Aufgaben:
1. Prüfe, ob die folgenden Aussagen mit dem Text zu Tomasellos Moraltheorie übereinstimmen, und antworte jeweils mit Ja oder Nein sowie den entscheidenden Worten des Textes als wörtlichem Zitat. (a) Die regelgeleiteten Verhaltensnormen beruhen auf Fairness. (b) Die Moral beschränkt sich auf das Verhältnis zu einem einzelnen Partner. (c) Die Lebensgemeinschaften in der menschlichen Frühphase waren sehr groß.
2. Nenne nur die Anzahl der Zeilen, in denen die Zeichenfolge „below“ vorkommt. Groß- und Kleinschreibung ist dabei zu beachten.

Seitentext:
Auf die zweitpersonale Moral der Frühmenschen folgten laut Tomasello dann an der Großgruppe orientierte, Allgemeingültigkeit beanspruchende, regelgeleitete Verhaltensnormen, die, gestützt auf das Bewusstsein wechselseitiger Abhängigkeiten, auf Fairness beruhen. Es entsteht Moral. Sie weist über das Verhältnis zu einem einzelnen Partner oder innerhalb einer kleinen Jagdgruppe weit hinaus, weil sie übergeordnet, parteilos ist. Durch die größenmäßig sehr begrenzten Lebensgemeinschaften in der menschlichen Frühphase entstehen so unterschiedliche Vereinbarungen zum gemeinschaftlichen Zusammenleben. Genau darin ist der Nukleus von (unterschiedlicher) Kultur zu sehen.

Ausgangsmaterial:
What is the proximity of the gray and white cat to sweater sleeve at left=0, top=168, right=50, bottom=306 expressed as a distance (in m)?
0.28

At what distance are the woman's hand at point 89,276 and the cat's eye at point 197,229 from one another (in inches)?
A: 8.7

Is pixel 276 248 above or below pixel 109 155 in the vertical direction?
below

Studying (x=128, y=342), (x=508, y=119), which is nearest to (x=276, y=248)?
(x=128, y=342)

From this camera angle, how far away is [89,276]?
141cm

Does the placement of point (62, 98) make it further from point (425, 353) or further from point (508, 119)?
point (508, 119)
--
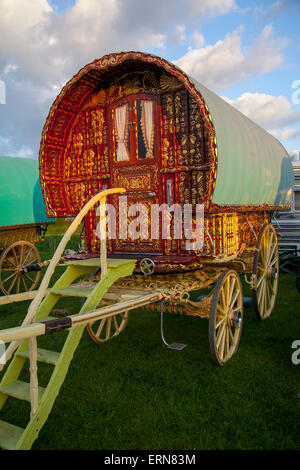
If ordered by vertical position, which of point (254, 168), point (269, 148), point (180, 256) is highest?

Lösungen:
1.
(a) Ja: „gestützt auf das Bewusstsein wechselseitiger Abhängigkeiten, auf Fairness beruhen“
(b) Nein: „Sie weist über das Verhältnis zu einem einzelnen Partner oder innerhalb einer kleinen Jagdgruppe weit hinaus“
(c) Nein: „Durch die größenmäßig sehr begrenzten Lebensgemeinschaften in der menschlichen Frühphase“

2. 2